==== Data rows
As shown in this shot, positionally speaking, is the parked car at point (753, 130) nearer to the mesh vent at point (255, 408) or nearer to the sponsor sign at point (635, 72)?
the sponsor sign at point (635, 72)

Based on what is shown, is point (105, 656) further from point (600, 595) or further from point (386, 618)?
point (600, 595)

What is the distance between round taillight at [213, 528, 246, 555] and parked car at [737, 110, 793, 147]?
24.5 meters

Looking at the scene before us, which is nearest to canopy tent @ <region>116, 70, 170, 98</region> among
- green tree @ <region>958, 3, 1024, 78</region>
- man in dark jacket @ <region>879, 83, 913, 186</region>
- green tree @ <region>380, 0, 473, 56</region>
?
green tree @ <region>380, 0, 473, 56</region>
========
==== Data rows
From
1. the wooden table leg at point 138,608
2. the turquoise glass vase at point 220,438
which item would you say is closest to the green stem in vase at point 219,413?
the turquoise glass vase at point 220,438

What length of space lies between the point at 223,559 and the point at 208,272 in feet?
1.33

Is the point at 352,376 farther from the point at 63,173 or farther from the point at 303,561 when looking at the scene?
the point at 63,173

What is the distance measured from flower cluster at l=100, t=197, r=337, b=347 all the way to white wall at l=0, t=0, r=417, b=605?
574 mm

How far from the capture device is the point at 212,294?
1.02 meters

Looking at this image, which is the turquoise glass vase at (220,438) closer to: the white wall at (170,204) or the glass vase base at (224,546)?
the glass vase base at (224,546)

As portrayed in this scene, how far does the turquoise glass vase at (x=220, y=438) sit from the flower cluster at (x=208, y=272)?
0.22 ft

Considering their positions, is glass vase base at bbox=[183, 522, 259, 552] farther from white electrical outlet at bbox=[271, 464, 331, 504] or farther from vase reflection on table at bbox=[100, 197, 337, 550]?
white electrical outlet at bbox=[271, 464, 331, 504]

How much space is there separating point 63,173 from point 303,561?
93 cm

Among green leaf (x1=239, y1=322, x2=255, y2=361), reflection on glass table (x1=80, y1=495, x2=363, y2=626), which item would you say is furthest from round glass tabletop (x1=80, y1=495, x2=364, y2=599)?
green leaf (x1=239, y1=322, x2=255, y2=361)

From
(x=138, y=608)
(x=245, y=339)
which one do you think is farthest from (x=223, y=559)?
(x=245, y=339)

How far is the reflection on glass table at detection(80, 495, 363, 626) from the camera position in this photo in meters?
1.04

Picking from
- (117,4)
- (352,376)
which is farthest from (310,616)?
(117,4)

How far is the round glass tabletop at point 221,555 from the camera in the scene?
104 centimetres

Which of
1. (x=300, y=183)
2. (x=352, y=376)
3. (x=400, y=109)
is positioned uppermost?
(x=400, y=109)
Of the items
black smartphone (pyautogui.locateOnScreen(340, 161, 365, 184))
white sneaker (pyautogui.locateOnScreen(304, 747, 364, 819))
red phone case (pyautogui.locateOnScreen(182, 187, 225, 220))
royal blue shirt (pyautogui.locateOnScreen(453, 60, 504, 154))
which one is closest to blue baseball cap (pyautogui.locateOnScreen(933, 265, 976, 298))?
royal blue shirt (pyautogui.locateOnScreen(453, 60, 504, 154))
========
- Instruction:
Locate every line in the entries above that contains the string "region" and copy each of those lines.

- Result for this exercise:
Looking at the scene before us, which is nearest to canopy tent @ <region>116, 70, 170, 98</region> among
- green tree @ <region>958, 3, 1024, 78</region>
- man in dark jacket @ <region>879, 83, 913, 186</region>
- green tree @ <region>380, 0, 473, 56</region>
green tree @ <region>380, 0, 473, 56</region>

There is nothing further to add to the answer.